August 9

August 9

The Preceding One

Sun Position

The Sun is in late Leo approaching Virgo, at about +15° declination. Northern Hemisphere nights are now noticeably longer than at the summer solstice; Southern Hemisphere observers are gaining daylight.

Sky Highlight

The Perseid meteor shower is peaking or very near peak. Under dark skies without interference from moonlight, zenithal hourly rates can reach 100 or more around August 11-13. The show is best from the Northern Hemisphere but visible worldwide; the radiant in Perseus never sets for observers above about 50° N.

Deep Sky Object

M12, a globular cluster in Ophiuchus, lies roughly 16,000 light-years away and is a companion object to M10, similarly well placed on August evenings near the celestial equator.

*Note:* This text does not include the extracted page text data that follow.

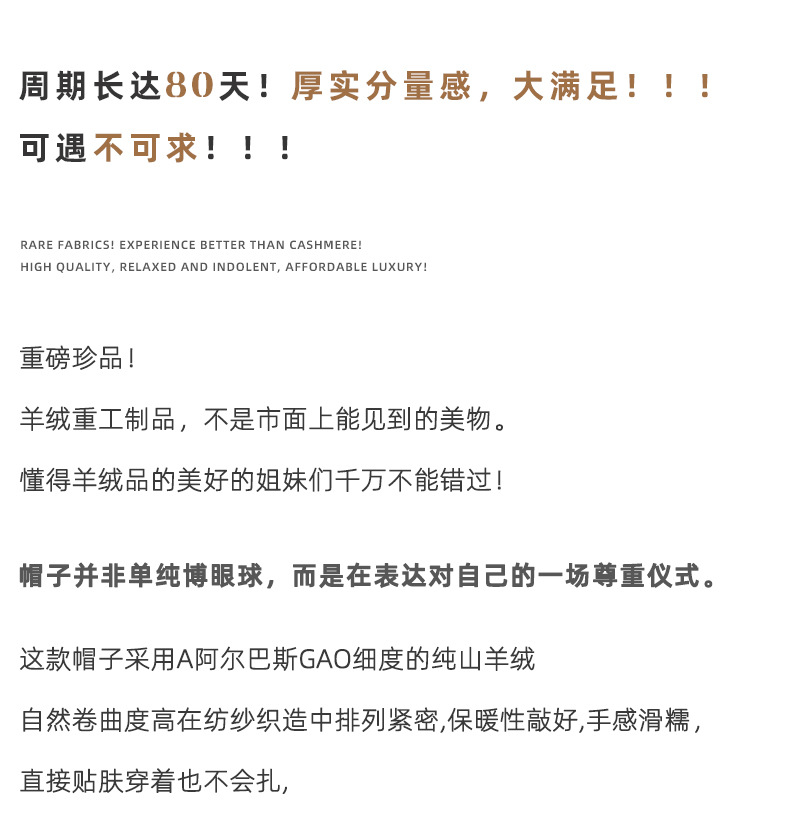 周期长达80天！厚实分量感，大满足！！！

可遇不可求！！！

RARE FABRICS! EXPERIENCE BETTER THAN CASHMERE!
HIGH QUALITY, RELAXED AND INDOLENT, AFFORDABLE LUXURY!

重磅珍品！

羊绒重工制品，不是市面上能见到的美物。

懂得羊绒品的美好的姐妹们千万不能错过！

帽子并非单纯博眼球，而是在表达对自己的一场尊重仪式。

这款帽子采用A阿尔巴斯GAO细度的纯山羊绒

自然卷曲度高在纺纱织造中排列紧密,保暖性敲好,手感滑糯,

直接贴肤穿着也不会扎,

It is somewhat less concentrated than M10 and resolves more easily, making both clusters a rewarding pair to compare on a single evening.

Featured Star

Sabik, the eta Ophiuchi system, is a matched white pair, an A2V and A3V binary roughly 88 light-years away whose two stars orbit each other over a period of about 88 years. The name means 'the preceding one' in Arabic, a navigational reference from when these stars helped chart the sky.

Around This Date

  • August 12, 1877Asaph Hall discovered Deimos while searching for Martian moons; the find ended a long drought of new Solar System satellite discoveries and proved Mars was not moonless.
  • August 18, 1877Six nights after Deimos, Asaph Hall found Phobos orbiting even closer to Mars, completing one of the most productive single observing campaigns in 19th-century planetary astronomy.

Two stars that take nearly a century to orbit each other, and they have been doing it since before we named them, the patience of binary systems makes human timelines feel brief.